Spatial reasoning records:
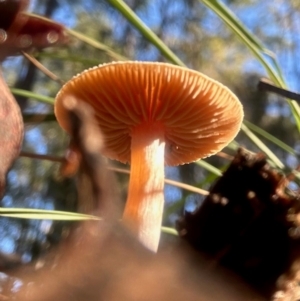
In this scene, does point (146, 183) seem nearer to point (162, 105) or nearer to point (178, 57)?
point (162, 105)

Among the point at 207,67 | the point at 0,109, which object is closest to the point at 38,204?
the point at 207,67

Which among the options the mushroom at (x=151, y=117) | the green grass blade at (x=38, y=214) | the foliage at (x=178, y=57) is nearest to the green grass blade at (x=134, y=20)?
the mushroom at (x=151, y=117)

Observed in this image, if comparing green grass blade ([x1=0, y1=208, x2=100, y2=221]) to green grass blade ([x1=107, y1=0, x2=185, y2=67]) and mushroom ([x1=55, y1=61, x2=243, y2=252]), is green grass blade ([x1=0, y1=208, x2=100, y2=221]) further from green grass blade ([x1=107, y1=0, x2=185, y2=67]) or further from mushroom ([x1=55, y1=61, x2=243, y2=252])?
green grass blade ([x1=107, y1=0, x2=185, y2=67])

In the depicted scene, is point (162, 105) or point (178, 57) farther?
point (178, 57)

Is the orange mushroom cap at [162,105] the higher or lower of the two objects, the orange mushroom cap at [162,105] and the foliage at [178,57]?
the higher

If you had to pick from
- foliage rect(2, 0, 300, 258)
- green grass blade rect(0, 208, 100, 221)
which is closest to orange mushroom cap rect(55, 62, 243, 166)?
green grass blade rect(0, 208, 100, 221)

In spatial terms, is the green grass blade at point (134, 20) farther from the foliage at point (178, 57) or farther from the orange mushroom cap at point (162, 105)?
the foliage at point (178, 57)

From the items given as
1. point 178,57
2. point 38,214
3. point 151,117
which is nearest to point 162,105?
point 151,117

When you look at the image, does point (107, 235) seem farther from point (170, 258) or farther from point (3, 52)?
point (3, 52)
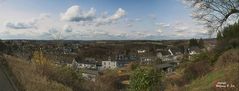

TASK TO CARRY OUT: Which lines in the listing above contain the word "seem", matching case exactly? Copy each of those lines.

TASK OUTPUT:
In this scene, does point (146, 183) seem nearer to point (162, 105) or nearer to point (178, 57)?
When you look at the image, does point (107, 235) seem farther from point (170, 258) or farther from point (3, 52)?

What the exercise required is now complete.